**WHAT IS BEING ASKED:** Rewrite the lines from the one containing "Is (348,689), as" through the end of the rows, changing "visible" to "seen" and leaving everything else as it is.

Rows from a spatial reasoning dataset:
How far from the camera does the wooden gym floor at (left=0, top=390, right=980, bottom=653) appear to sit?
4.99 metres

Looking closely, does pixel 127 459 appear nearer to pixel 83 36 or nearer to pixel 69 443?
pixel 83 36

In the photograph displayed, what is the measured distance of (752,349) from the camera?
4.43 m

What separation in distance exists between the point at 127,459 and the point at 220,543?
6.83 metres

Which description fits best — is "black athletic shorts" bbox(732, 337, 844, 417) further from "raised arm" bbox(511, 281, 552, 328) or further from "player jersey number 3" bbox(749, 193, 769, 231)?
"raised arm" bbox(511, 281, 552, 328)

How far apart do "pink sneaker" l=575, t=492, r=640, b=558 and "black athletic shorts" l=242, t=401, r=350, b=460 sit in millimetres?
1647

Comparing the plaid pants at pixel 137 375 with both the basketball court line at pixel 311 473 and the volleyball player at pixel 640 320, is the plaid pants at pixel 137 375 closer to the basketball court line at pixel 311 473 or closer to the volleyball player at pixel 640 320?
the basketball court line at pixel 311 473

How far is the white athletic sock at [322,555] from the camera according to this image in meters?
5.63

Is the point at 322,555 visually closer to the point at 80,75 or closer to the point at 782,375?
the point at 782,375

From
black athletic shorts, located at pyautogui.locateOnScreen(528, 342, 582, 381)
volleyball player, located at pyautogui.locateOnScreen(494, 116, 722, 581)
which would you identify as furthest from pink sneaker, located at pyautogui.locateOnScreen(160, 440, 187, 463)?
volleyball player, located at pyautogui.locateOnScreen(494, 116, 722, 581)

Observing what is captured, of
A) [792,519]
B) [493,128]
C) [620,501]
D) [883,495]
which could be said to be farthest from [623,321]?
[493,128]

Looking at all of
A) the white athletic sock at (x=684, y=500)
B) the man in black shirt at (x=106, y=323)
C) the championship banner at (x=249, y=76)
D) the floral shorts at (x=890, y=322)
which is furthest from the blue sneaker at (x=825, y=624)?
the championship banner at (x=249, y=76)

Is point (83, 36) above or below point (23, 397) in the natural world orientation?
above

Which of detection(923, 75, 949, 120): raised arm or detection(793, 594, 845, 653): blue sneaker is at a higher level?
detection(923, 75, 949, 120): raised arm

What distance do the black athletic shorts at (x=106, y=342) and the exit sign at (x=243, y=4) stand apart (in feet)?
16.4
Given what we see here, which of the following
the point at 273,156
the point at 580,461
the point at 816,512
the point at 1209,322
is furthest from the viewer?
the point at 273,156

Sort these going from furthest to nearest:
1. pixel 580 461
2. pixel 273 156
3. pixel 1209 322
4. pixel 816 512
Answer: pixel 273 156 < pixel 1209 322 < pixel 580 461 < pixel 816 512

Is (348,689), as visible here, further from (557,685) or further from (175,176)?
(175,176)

**IN RESPONSE:**
Is (348,689), as seen here, further from (557,685) or further from (175,176)?
(175,176)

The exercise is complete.